The idea of the Wi-Fi network finding you instead of you finding the network, sounds like a meme 4chan users would make.
“In Mother Russia, Wi-Fi finds you!”
But this time, it’s not Mother Russia, it’s MIT’s Computer Science and Artificial Intelligence Laboratory (CSAIL), and it’s no meme – this is the real thing.
A research team, led by Professor Dina Katabi, created a new system they call Chronos. It enables a Wi-Fi access point to pinpoint and track all the adapters connected to it.
The benefits are obvious – when the Wi-Fi connects to you, there’s no need for passwords. It would be basically impossible for outsiders to hack into such a network.
It does so by calculating the time it takes for data to travel from the user to the access point. The method, the researchers say, is 20 times more accurate than what we have today. Time-of-flight is computed with an average error of 0.47 nanoseconds, or half than one-billionth of a second. That’s like, really fast.
The researchers tested the new technology in a typical home with four people, and a café.

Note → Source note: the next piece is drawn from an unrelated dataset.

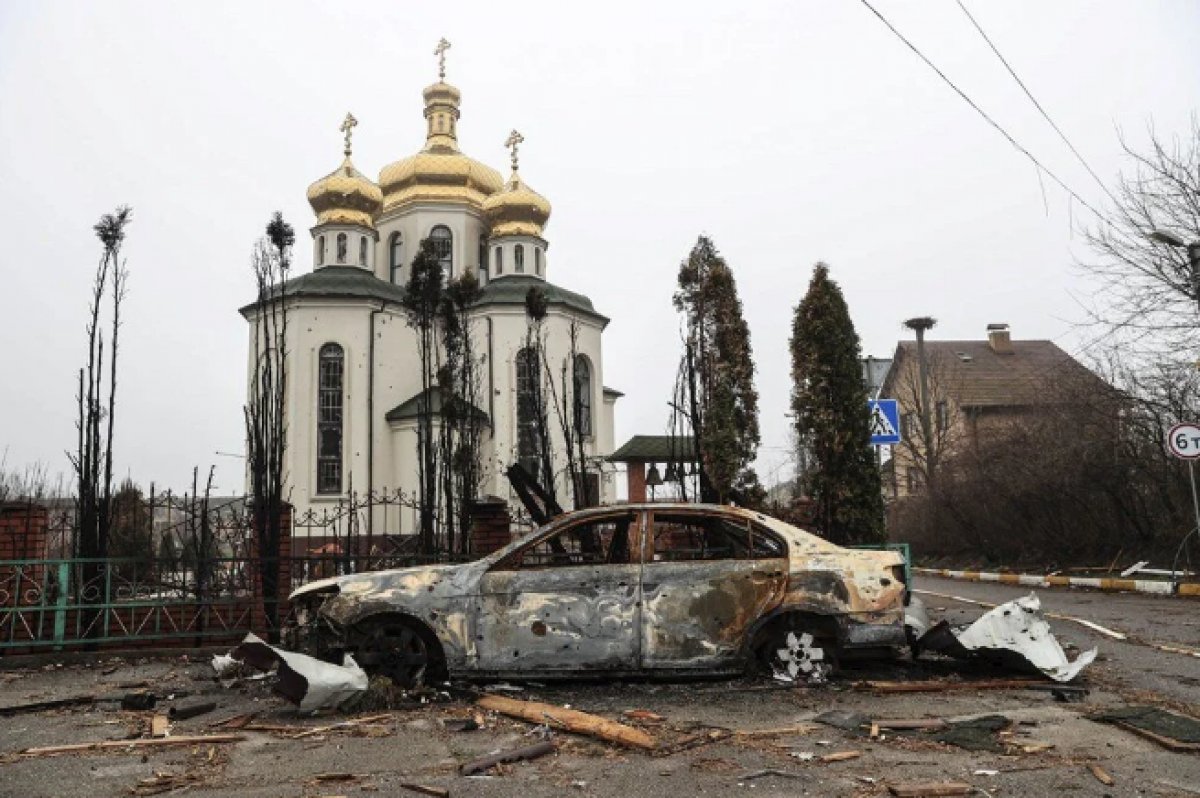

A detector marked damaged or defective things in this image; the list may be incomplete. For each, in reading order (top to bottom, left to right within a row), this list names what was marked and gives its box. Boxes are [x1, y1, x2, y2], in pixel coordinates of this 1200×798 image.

In the home, it managed to identify the user’s location with 94 per cent accuracy, while in the café – it was 97 per cent.
But as with any other technology, this one as well can be abused – it allows you to track the device locked onto the network in a way similar to how GPS works.
But in the hands of the wrong people, anything can be abused, and any technology which could make Wi-Fi stealing a thing of the past should be given a try.